Differential evolution (DE) is an efficient stochastic algorithm for solving global numerical optimization problems. To effectively relieve the stagnation and premature convergence problems in DE, this paper presents an efficient DE variant, abbreviated as OLELS-DE, by designing orthogonal learning and elites local search mechanisms. More specifically, the stagnation or premature convergence phenomenon will be detected by monitoring the best individual's update condition during the evolution, then a population diversity estimation technique is utilized to distinguish between these two conditions empirically.

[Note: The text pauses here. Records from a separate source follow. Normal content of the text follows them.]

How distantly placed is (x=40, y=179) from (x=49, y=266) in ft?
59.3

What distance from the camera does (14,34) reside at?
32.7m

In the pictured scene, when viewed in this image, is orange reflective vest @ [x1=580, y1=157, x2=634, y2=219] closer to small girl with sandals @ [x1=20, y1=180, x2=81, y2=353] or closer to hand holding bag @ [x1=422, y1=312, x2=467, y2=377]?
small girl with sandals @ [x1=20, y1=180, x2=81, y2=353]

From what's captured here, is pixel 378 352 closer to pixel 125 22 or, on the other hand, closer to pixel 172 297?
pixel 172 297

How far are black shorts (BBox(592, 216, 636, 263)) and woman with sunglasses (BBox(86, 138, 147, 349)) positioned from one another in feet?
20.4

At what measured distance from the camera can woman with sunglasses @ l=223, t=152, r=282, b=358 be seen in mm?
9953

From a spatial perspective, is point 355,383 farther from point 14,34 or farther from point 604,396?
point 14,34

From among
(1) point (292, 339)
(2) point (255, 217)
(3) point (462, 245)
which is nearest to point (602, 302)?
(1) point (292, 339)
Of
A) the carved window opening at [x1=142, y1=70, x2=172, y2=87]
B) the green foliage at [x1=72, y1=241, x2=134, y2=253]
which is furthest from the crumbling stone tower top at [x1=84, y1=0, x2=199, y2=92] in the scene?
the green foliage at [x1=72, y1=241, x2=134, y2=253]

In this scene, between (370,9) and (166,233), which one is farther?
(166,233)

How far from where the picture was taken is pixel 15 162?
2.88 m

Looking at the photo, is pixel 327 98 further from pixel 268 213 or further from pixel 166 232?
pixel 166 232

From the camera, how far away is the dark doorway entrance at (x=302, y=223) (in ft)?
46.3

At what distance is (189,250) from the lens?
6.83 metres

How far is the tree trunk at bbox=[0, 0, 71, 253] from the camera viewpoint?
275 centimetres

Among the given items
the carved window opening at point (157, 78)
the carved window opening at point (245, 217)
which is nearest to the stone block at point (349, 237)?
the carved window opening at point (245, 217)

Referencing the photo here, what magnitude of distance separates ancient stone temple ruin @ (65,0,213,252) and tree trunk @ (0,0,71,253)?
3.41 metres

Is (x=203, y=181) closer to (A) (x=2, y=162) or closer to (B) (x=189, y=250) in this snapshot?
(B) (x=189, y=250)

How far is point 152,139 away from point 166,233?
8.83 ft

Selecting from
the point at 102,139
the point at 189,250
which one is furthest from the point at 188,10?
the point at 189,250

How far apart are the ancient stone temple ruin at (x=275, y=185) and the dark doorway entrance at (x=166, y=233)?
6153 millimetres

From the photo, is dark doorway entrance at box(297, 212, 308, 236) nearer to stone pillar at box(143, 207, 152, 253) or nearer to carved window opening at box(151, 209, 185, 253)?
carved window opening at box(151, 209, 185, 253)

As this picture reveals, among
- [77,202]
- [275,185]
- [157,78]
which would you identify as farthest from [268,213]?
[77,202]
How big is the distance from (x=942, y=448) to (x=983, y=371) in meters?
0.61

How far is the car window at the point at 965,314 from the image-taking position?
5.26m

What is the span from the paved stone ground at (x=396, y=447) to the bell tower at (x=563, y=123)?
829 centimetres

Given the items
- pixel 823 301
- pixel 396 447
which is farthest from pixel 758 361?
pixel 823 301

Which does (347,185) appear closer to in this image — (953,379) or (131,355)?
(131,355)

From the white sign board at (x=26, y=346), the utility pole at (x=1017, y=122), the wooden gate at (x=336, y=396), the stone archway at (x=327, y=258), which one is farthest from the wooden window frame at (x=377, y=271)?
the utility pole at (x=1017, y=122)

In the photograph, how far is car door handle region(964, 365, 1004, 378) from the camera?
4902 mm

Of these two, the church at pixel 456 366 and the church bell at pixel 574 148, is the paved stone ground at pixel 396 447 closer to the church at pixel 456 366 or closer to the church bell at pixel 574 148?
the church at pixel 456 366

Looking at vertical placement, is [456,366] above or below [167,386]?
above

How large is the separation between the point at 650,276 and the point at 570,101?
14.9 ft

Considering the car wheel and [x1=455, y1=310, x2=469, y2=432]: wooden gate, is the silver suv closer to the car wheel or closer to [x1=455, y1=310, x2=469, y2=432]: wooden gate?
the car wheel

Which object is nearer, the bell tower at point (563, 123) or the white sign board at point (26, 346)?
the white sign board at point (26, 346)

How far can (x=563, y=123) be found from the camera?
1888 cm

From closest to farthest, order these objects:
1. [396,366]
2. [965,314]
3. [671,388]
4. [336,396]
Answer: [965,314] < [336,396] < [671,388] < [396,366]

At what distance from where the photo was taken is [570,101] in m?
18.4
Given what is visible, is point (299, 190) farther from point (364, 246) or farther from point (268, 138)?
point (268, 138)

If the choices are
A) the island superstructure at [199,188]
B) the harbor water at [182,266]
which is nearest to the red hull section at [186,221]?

To recover the population's evolution vitality according to the classification results, the enhanced orthogonal learning scheme is employed by selecting two different groups of individuals for constructing the orthogonal experimental design procedure. Moreover, the elites local search method is developed by selecting several well-performing elite individuals based on the Gaussian distribution model to further assist the former orthogonal learning mechanism. This scheme is designed to enhance the exploitation ability by searching the regions around elite individuals. The parameters and strategies in above two mechanisms are designed on the expectation of balancing the local exploitation and global exploration capabilities. The optimization performance of proposed OLELS-DE algorithm is evaluated based on 30 benchmark functions from CEC2014 test suite and is compared with eight state-of-the-art DE variants. As it was anticipated, the incorporation of orthogonal learning and elites local search mechanisms helps OLELS-DE have significantly better or at least comparable performance to the adopted DE competitors.